A review by geetswrites
Sharp Objects by Gillian Flynn

challenging dark emotional mysterious reflective sad tense medium-paced
  • Plot- or character-driven? Character
  • Strong character development? It's complicated
  • Loveable characters? No
  • Diverse cast of characters? No
  • Flaws of characters a main focus? Yes

4.75

Phenomenal read. Gripping, twisting, piercing. The interweaving of the mystery/thriller elements and Camille's life, family and history was stellar. I've fallen in love with the way Gillian Flynn writes women, their complicated messiness, their individualism, their darknesses. I guessed the ending, or rather the answer to the mystery, fairly early on, but the point of the book was never that in the first place. The way Flynn keeps up the push and pull among the characters, the intrigue and the overwhelming feeling of impending doom throughout was especially masterful.
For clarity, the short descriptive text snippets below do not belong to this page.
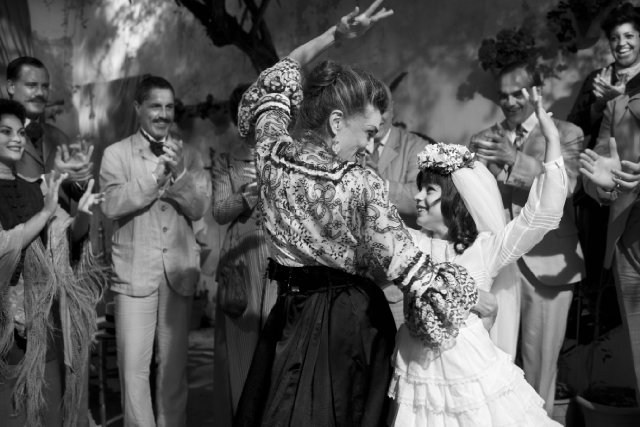 Foto de BLANCANIEVES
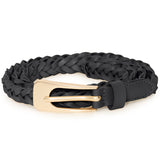 Almira Ceinture - Meteorite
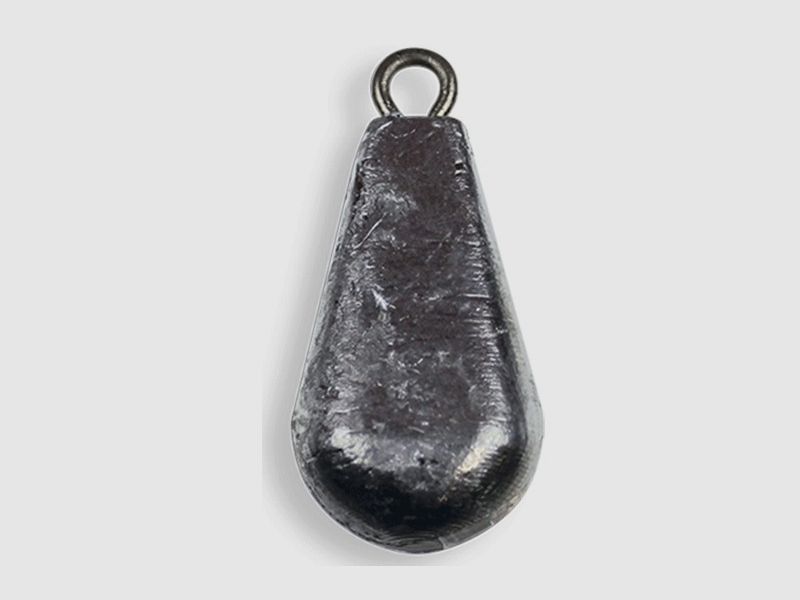 PERA MIT RING TURKANA EINHEIT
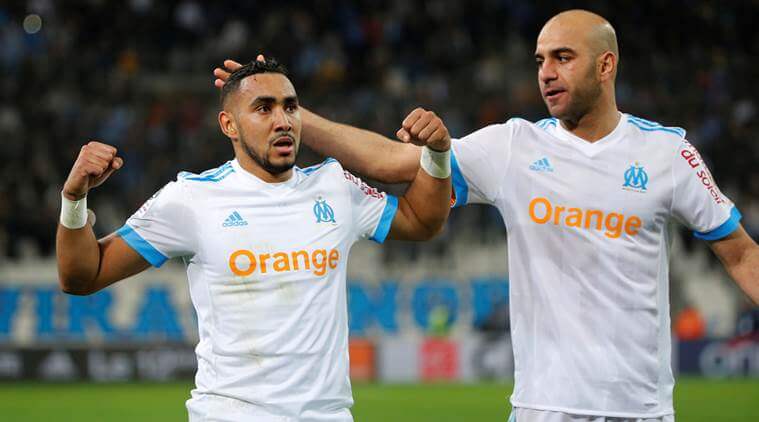 soi-keo-marseille-vs-angers-luc-23h30-ngay-25-1-2020-1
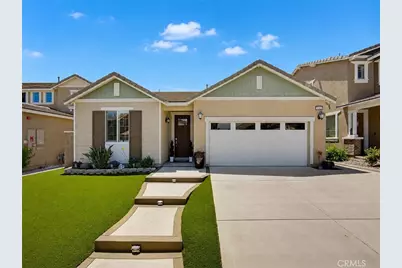 5382 Kastania, Fontana, CA 92336 - Photo 1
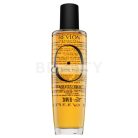 Orofluido Elixir Oil for All Hair Types 100 ml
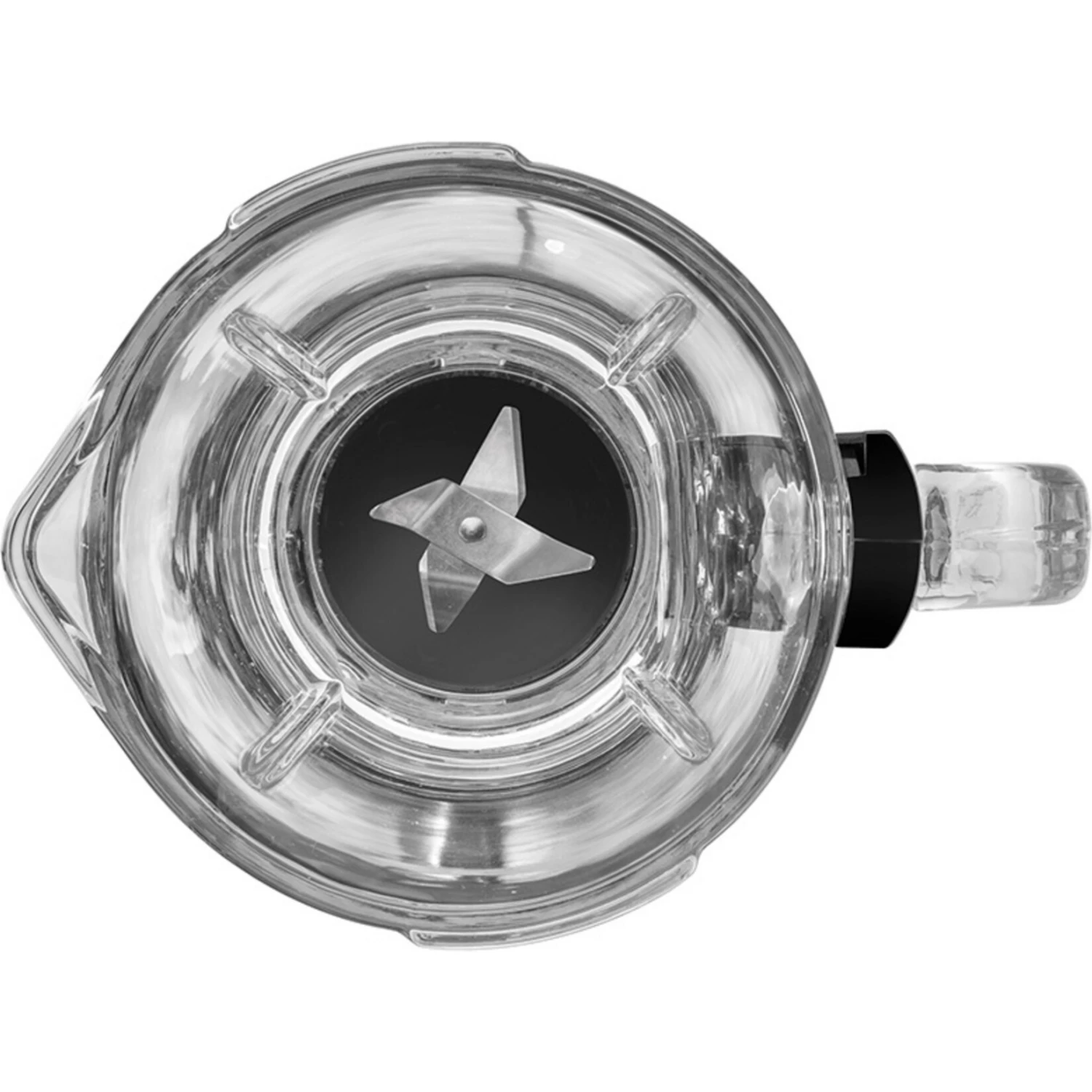 Unold Standmixer Edel 78625 3 Unold Standmixer Edel 78625 – Bild 3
The foreshadowing was just the right amount of eerie, innocuous where it needed to be for revelatory moments to feel especially satisfying, and glaring where the ominous realities needed to be spotlighted.
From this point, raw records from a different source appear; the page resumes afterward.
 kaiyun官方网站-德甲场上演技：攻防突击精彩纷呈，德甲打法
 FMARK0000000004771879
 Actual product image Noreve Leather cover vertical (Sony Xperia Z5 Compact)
Camille's relationships— with her mother, with Amma, with side characters like Curry and Richard and John, but most importantly with herself— will stay with me for a long, long time. There are hauntingly relatable moments throughout, and for all its extreme severity, the core of the story is rooted in perfectly believable awfulness. The exploration of motherhood, daughterhood and selfhood as intertwined, bitter experiences supplemented by all the gruesome, unflinching imagery was revolting, painful and positively brilliant.

I can't possibly fit everything I think and feel about this book into this review, so I hope it suffices to say that I'm now completely enamoured by Flynn's writing, characters and thematic choices. Everything else she's ever written is immediately making it to the top of my TBR list. What an author.